WRITTEN EXERCISE> Copy the records word for word from their start through the line containing "Answer: the instrument", and copy nothing more.

EXERCISE MATERIALS>

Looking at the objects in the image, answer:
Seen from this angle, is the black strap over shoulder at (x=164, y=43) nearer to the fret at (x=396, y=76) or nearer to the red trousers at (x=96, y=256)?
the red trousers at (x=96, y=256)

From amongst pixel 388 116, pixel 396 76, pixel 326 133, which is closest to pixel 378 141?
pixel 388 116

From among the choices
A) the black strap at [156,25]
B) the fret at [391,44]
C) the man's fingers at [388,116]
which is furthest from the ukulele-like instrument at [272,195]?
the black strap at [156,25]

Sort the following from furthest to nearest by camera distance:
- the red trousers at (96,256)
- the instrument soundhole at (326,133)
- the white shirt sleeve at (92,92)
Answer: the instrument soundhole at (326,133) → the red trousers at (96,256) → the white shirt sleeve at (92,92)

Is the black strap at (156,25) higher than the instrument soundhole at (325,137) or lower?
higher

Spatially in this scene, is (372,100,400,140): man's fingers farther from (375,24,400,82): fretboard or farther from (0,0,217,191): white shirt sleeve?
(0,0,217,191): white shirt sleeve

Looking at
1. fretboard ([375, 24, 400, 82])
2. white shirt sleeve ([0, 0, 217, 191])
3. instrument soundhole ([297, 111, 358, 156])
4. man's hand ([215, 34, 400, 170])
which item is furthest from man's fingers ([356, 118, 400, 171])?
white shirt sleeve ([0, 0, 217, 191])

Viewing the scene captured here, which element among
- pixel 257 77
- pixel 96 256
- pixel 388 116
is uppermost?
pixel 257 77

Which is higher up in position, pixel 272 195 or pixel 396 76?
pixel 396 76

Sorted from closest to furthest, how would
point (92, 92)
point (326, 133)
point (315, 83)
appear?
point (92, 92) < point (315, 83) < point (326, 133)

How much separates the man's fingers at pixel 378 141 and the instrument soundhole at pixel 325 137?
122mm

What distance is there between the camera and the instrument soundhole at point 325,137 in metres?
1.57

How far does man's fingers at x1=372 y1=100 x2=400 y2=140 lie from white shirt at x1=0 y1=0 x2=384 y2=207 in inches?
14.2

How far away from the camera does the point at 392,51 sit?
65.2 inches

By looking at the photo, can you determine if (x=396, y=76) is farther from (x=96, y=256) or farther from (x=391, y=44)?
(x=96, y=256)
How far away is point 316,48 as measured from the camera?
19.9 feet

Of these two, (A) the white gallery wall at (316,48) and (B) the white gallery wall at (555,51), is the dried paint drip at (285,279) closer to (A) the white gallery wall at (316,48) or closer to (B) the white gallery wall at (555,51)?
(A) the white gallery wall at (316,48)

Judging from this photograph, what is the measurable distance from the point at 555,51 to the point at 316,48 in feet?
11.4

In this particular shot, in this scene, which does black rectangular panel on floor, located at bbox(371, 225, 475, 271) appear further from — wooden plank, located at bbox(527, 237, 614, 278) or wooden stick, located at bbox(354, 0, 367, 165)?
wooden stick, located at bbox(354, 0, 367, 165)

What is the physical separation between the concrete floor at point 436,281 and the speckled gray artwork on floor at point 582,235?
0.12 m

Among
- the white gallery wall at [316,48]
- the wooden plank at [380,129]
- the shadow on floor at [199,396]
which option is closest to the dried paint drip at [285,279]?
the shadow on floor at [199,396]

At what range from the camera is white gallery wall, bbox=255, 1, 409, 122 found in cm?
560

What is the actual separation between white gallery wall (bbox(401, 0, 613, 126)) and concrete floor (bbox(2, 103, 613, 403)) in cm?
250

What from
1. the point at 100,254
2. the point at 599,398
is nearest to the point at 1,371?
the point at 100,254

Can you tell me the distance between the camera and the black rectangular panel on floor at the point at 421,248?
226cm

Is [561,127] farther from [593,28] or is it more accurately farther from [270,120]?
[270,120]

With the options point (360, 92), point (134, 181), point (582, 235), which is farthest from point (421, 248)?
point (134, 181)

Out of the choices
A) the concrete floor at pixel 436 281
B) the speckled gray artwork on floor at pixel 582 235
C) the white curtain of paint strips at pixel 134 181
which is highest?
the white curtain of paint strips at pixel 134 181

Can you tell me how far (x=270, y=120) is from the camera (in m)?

THE COMPLETED TASK>
Looking at the objects in the image, answer:
Seen from this angle, is the black strap over shoulder at (x=164, y=43) nearer to the fret at (x=396, y=76) or nearer to the red trousers at (x=96, y=256)?
the red trousers at (x=96, y=256)

From amongst pixel 388 116, pixel 396 76, pixel 326 133, which is closest to pixel 378 141?
pixel 388 116

From among the choices
A) the black strap at [156,25]
B) the fret at [391,44]
C) the man's fingers at [388,116]
which is furthest from the ukulele-like instrument at [272,195]?
the black strap at [156,25]

Sort the following from furthest to nearest by camera distance:
- the red trousers at (96,256)
- the instrument soundhole at (326,133)
- the white shirt sleeve at (92,92)
Answer: the instrument soundhole at (326,133) → the red trousers at (96,256) → the white shirt sleeve at (92,92)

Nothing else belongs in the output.